This post summarizes my work in LASA’s Computer Science Independent Study class.
TL;DR: I wrote a quizbowl database, among other small projects.
A majority of my time was spent working on a Quiz Bowl database for LASA. Despite our recent success, LASA has a relatively new quiz bowl team. A group of students approached Mr. Flowers about forming a team after reading Ken Jennings’ Brainiac, and the rest is history. Many other top quiz bowl programs like Dorman High School or the Thomas Jefferson High School for Science and Technology have programs that started in the nineties. Many of them have cultivated large, private databases of questions to use for practice and to study. I decided it’s time to bring LASA in line with the established programs and develop a solid database that could be used for years to come. ###The Problem
The goal was to build a general-purpose quiz bowl website. We didn’t strictly lay out requirements beforehand, but we wanted a large, searchable repository of questions that were tagged by subject area. There were two primary use cases: exploring new topics and learning about specific answers.

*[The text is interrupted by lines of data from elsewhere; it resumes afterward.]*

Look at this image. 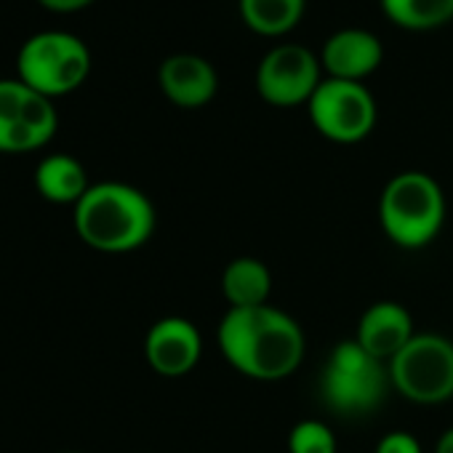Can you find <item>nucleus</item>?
Instances as JSON below:
<instances>
[{"label": "nucleus", "instance_id": "1a4fd4ad", "mask_svg": "<svg viewBox=\"0 0 453 453\" xmlns=\"http://www.w3.org/2000/svg\"><path fill=\"white\" fill-rule=\"evenodd\" d=\"M144 355L155 373L173 376V379L184 376L200 363L203 355L200 331L187 318H163L147 331Z\"/></svg>", "mask_w": 453, "mask_h": 453}, {"label": "nucleus", "instance_id": "7ed1b4c3", "mask_svg": "<svg viewBox=\"0 0 453 453\" xmlns=\"http://www.w3.org/2000/svg\"><path fill=\"white\" fill-rule=\"evenodd\" d=\"M379 221L400 249L429 246L445 221V195L424 171H403L387 181L379 197Z\"/></svg>", "mask_w": 453, "mask_h": 453}, {"label": "nucleus", "instance_id": "9b49d317", "mask_svg": "<svg viewBox=\"0 0 453 453\" xmlns=\"http://www.w3.org/2000/svg\"><path fill=\"white\" fill-rule=\"evenodd\" d=\"M157 83L165 99L181 110H197L213 102L219 91V73L216 67L200 54H171L160 70Z\"/></svg>", "mask_w": 453, "mask_h": 453}, {"label": "nucleus", "instance_id": "f257e3e1", "mask_svg": "<svg viewBox=\"0 0 453 453\" xmlns=\"http://www.w3.org/2000/svg\"><path fill=\"white\" fill-rule=\"evenodd\" d=\"M219 347L235 371L259 381H278L302 365L307 342L288 312L262 304L226 312L219 326Z\"/></svg>", "mask_w": 453, "mask_h": 453}, {"label": "nucleus", "instance_id": "f03ea898", "mask_svg": "<svg viewBox=\"0 0 453 453\" xmlns=\"http://www.w3.org/2000/svg\"><path fill=\"white\" fill-rule=\"evenodd\" d=\"M81 241L104 254H126L144 246L155 233V205L123 181L91 184L75 205Z\"/></svg>", "mask_w": 453, "mask_h": 453}, {"label": "nucleus", "instance_id": "4468645a", "mask_svg": "<svg viewBox=\"0 0 453 453\" xmlns=\"http://www.w3.org/2000/svg\"><path fill=\"white\" fill-rule=\"evenodd\" d=\"M35 187L38 192L59 205H78V200L88 192V176L86 168L78 157L73 155H49L41 160L38 171H35Z\"/></svg>", "mask_w": 453, "mask_h": 453}, {"label": "nucleus", "instance_id": "412c9836", "mask_svg": "<svg viewBox=\"0 0 453 453\" xmlns=\"http://www.w3.org/2000/svg\"><path fill=\"white\" fill-rule=\"evenodd\" d=\"M38 4L49 12H57V14H70V12H81L86 6H91L94 0H38Z\"/></svg>", "mask_w": 453, "mask_h": 453}, {"label": "nucleus", "instance_id": "6e6552de", "mask_svg": "<svg viewBox=\"0 0 453 453\" xmlns=\"http://www.w3.org/2000/svg\"><path fill=\"white\" fill-rule=\"evenodd\" d=\"M323 83L320 57L299 43H280L265 54L257 67V91L273 107L310 104Z\"/></svg>", "mask_w": 453, "mask_h": 453}, {"label": "nucleus", "instance_id": "0eeeda50", "mask_svg": "<svg viewBox=\"0 0 453 453\" xmlns=\"http://www.w3.org/2000/svg\"><path fill=\"white\" fill-rule=\"evenodd\" d=\"M315 131L336 144L363 142L376 126V102L365 83L323 78L307 104Z\"/></svg>", "mask_w": 453, "mask_h": 453}, {"label": "nucleus", "instance_id": "6ab92c4d", "mask_svg": "<svg viewBox=\"0 0 453 453\" xmlns=\"http://www.w3.org/2000/svg\"><path fill=\"white\" fill-rule=\"evenodd\" d=\"M288 450L291 453H336V437L323 421L304 418L291 429Z\"/></svg>", "mask_w": 453, "mask_h": 453}, {"label": "nucleus", "instance_id": "9d476101", "mask_svg": "<svg viewBox=\"0 0 453 453\" xmlns=\"http://www.w3.org/2000/svg\"><path fill=\"white\" fill-rule=\"evenodd\" d=\"M381 59H384L381 41L363 27L336 30L320 51V65L326 78L352 81V83H363L368 75H373Z\"/></svg>", "mask_w": 453, "mask_h": 453}, {"label": "nucleus", "instance_id": "a211bd4d", "mask_svg": "<svg viewBox=\"0 0 453 453\" xmlns=\"http://www.w3.org/2000/svg\"><path fill=\"white\" fill-rule=\"evenodd\" d=\"M30 88L17 81H0V152H9V142L14 128L19 126L25 102Z\"/></svg>", "mask_w": 453, "mask_h": 453}, {"label": "nucleus", "instance_id": "5701e85b", "mask_svg": "<svg viewBox=\"0 0 453 453\" xmlns=\"http://www.w3.org/2000/svg\"><path fill=\"white\" fill-rule=\"evenodd\" d=\"M67 453H81V450H67Z\"/></svg>", "mask_w": 453, "mask_h": 453}, {"label": "nucleus", "instance_id": "f8f14e48", "mask_svg": "<svg viewBox=\"0 0 453 453\" xmlns=\"http://www.w3.org/2000/svg\"><path fill=\"white\" fill-rule=\"evenodd\" d=\"M413 336H416L413 318L397 302H376V304H371L363 312V318L357 323V334H355L360 347L365 352H371L376 360L387 363V365H389L392 357H397L405 349V344Z\"/></svg>", "mask_w": 453, "mask_h": 453}, {"label": "nucleus", "instance_id": "f3484780", "mask_svg": "<svg viewBox=\"0 0 453 453\" xmlns=\"http://www.w3.org/2000/svg\"><path fill=\"white\" fill-rule=\"evenodd\" d=\"M384 17L411 33L437 30L453 22V0H379Z\"/></svg>", "mask_w": 453, "mask_h": 453}, {"label": "nucleus", "instance_id": "2eb2a0df", "mask_svg": "<svg viewBox=\"0 0 453 453\" xmlns=\"http://www.w3.org/2000/svg\"><path fill=\"white\" fill-rule=\"evenodd\" d=\"M243 25L265 38H280L304 19L307 0H238Z\"/></svg>", "mask_w": 453, "mask_h": 453}, {"label": "nucleus", "instance_id": "aec40b11", "mask_svg": "<svg viewBox=\"0 0 453 453\" xmlns=\"http://www.w3.org/2000/svg\"><path fill=\"white\" fill-rule=\"evenodd\" d=\"M376 453H421V445L408 432H389L379 440Z\"/></svg>", "mask_w": 453, "mask_h": 453}, {"label": "nucleus", "instance_id": "ddd939ff", "mask_svg": "<svg viewBox=\"0 0 453 453\" xmlns=\"http://www.w3.org/2000/svg\"><path fill=\"white\" fill-rule=\"evenodd\" d=\"M221 291L230 310H249L262 307L273 291V275L265 262L254 257H241L226 265L221 275Z\"/></svg>", "mask_w": 453, "mask_h": 453}, {"label": "nucleus", "instance_id": "dca6fc26", "mask_svg": "<svg viewBox=\"0 0 453 453\" xmlns=\"http://www.w3.org/2000/svg\"><path fill=\"white\" fill-rule=\"evenodd\" d=\"M57 126H59V115H57L54 99L30 88L19 126L12 134L9 152H33V150L46 147L54 139Z\"/></svg>", "mask_w": 453, "mask_h": 453}, {"label": "nucleus", "instance_id": "423d86ee", "mask_svg": "<svg viewBox=\"0 0 453 453\" xmlns=\"http://www.w3.org/2000/svg\"><path fill=\"white\" fill-rule=\"evenodd\" d=\"M389 384L418 405H437L453 397V342L440 334H416L389 360Z\"/></svg>", "mask_w": 453, "mask_h": 453}, {"label": "nucleus", "instance_id": "20e7f679", "mask_svg": "<svg viewBox=\"0 0 453 453\" xmlns=\"http://www.w3.org/2000/svg\"><path fill=\"white\" fill-rule=\"evenodd\" d=\"M389 368L360 347L357 339L339 342L320 376V395L334 413L365 416L376 411L389 389Z\"/></svg>", "mask_w": 453, "mask_h": 453}, {"label": "nucleus", "instance_id": "39448f33", "mask_svg": "<svg viewBox=\"0 0 453 453\" xmlns=\"http://www.w3.org/2000/svg\"><path fill=\"white\" fill-rule=\"evenodd\" d=\"M17 70L27 88L57 99L86 83L91 73V51L81 38L70 33L46 30L22 46Z\"/></svg>", "mask_w": 453, "mask_h": 453}, {"label": "nucleus", "instance_id": "4be33fe9", "mask_svg": "<svg viewBox=\"0 0 453 453\" xmlns=\"http://www.w3.org/2000/svg\"><path fill=\"white\" fill-rule=\"evenodd\" d=\"M434 453H453V426L440 434V440L434 445Z\"/></svg>", "mask_w": 453, "mask_h": 453}]
</instances>
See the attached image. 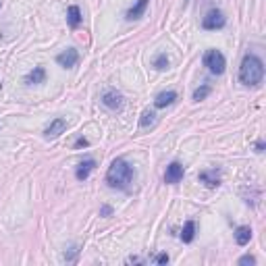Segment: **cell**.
<instances>
[{
	"mask_svg": "<svg viewBox=\"0 0 266 266\" xmlns=\"http://www.w3.org/2000/svg\"><path fill=\"white\" fill-rule=\"evenodd\" d=\"M106 181H108V185L114 189H127L129 183L133 181V166L125 158H117V160H112V164L108 166Z\"/></svg>",
	"mask_w": 266,
	"mask_h": 266,
	"instance_id": "cell-1",
	"label": "cell"
},
{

Freed and I started devloping this site our junior year. We came up with a decent interface, but we lacked questions. All of the questions in “JagDB v1” were ripped from Protobowl’s repository. This meant that the database only had tossups, and most questions were from pre-2012 high school questions. The most useful questions are modern collegiate questions, so this wouldn’t do.
Over the summer, Dr. Jerry Vinokurov, a quiz bowl player asked for help on a database online. Freed and I emailed him soon, and he gave us access to his repository. He was primarily asking for help on the frontend of the site. We ended up changing almost all aspects of the site. Backbone.js was replaced with Angular.js. MongoDB was replaced by PostgreSQL. Handlebars.js was replaced with Jade templates. Every time we swapped out a component, it required a large rewrite of the codebase, but it was worth it for developer ease-of-use.
While Dr. Vinokurov was unable to contribute during the year because of a packed quiz bowl schedule, the question parse he had thrown together was a godsend for us. Our shot at a parser converted all of the .doc, .pdf, and .rtf quiz bowl questions are normally distributed as into plaintext and then parsed the plaintext based on line breaks. Dr. Vinokurov’s parser converted all of these files to HTML, and then used the BeautifulSoup library to parse the questions. This had the added benefit of preserving text formatting like bolding and italics, but converting similar files to HTML could produce wildly different HTML outputs. Thus, this parser was only practical for .doc files formatted a particular way.
One of the improvements of this database over our attempt from last year was a more detailed categorization system. We were planning on writing a Naive Bayes classifier to determine what a question was, but we never got to it (more on that later). In preparation for the classifier, we got our quiz bowl team (around 15 students and 1 bearded history teacher) to classify over 15,000 questions! I generated splits (documents which contain all questions of a specific category) for each category and distributed them to the team. I think they definitely helped our B team patch up some of their last-minute weaknesses.
Unfortunately, both Freed and I stopped development soon after spring break. There’s a number of reasons for this: school was picking up, we had to study for Texas Invitational, state, and then nationals, and then other competitions like HSCTF stole my attention. The difficult parts of building this system are in classification and parsing. Classification isn’t hard, it just needs to be written. Before classification can happen, we need a large bank of parsed questions. Parsing questions is one of the most infuriating challenges in the world. Almost every tournament we’ve looked at has inconsistencies in their formatting from packet-to-packet, some worse than others (I’m looking at you, 2013 ACF Regionals). Parsing isn’t an interesting computational complexity challenge, it’s boring grunt-work, where most edge-cases have to either be hard-coded in or fixed by hand. Neither appealed to me, so I stopped development.
I’ve worked on many other projects over the past year. I’ve competed in innumerable algorithm competions offered by TopCoder, CodeForces, and USACO, I’ve become more comfortable in Haskell and Clojure, and I worked with Sam on the software for Frank’s bass canon. This summer, I’ll be working at Indeed again, so I’ll spend my remaining time brushing up on Java eccentricities and try building something cool.